Sein verschwitztes und mit Blut verspritztes Gesicht war nun über ihrem. Sie blickte in seine Augen. Das eine war halb zugeschwollen. Sie war wie gelähmt.
„Anne, sei nicht traurig, Papa ist tot!“, sagte er leise.
Anne wollte nur noch weg von diesem Ort. Wie ferngesteuert schob sie Uwe zur Seite und stand neben dem Bett. Vor ihr lag, was von Dieter übrig geblieben war. Mit halb geschlossenen Augen versuchte sie aus dem Zimmer zu gelangen. Sie stolperte über den Baseballschläger.
Endlich im Gang angekommen, hörte sie die Mutter von der Treppe runter rufen:
„Was is denn da unten für ein Krach ? Kann man hier nich in Ruhe schlafen?“ Sie hörte sich alkoholisiert an. Anne durchschritt den halbdunklen Gang zur Treppe. Uwe kam mit fragendem Blick hinterher.
Die Mutter stand oben. „Wo ist Dieter?“ Sie stütze die Arme auf ihr Becken und schwankte dabei hin und her.
„Papa war böse. Jetzt ist Papa tot!“, rief Uwe hoch.
„Was … was hast du getan!“ Silke kam die Treppe herunter. Anne huschte an ihr vorbei und stieß sie dabei in die Seite.
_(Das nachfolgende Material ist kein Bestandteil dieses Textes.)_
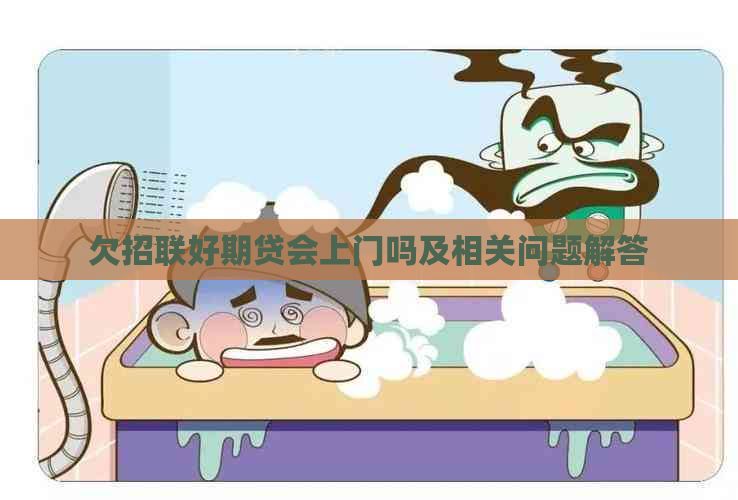 欠招联好期贷会上门吗及相关问题解答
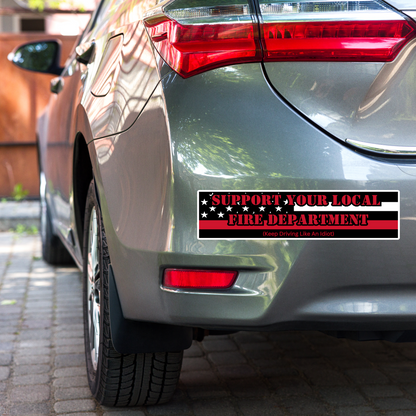 Bumper Sticker - Support Your Local Fire Department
Silke verlor das Gleichgewicht und fiel schreiend der Länge nach die Stufen hinunter. Hart schlug sie mit dem Kopf auf.
„Mama!“, hörte Anne Uwe rufen, als sie so schnell sie konnte in Richtung Haustür eilte. Sie war verschlossen, doch der Schlüssel steckte. Mit zitternden Fingern drehte sie ihn um und konnte endlich hinaus in die Freiheit.
„Warte, Anne!“, hörte sie noch Uwe. „Du hast Mama weh gemacht!“
Doch Anne rannte die Einfahrt hinunter, durch das Tor in der Hecke, auf die Straße hinaus. Nach einer Weile kam auch Uwe aus dem Haus und sprintete ihr nach. „Warte Anne, du warst böse!“, konnte man ihn noch rufen hören. Dann wurde es still.
Verschlafen trat Annegret in ihrem Nachthemd an die offene Haustür. In ihrer Hand hielt sie ihren Teddybär. Die eisige Nacht ließ sie frösteln. Da hörte sie in einiger Entfernung den panischen Schrei eines Mädchens verhallen.
Und endlich, nach so langer Zeit, zauberte sich wieder ein Lächeln auf Annegrets Gesicht.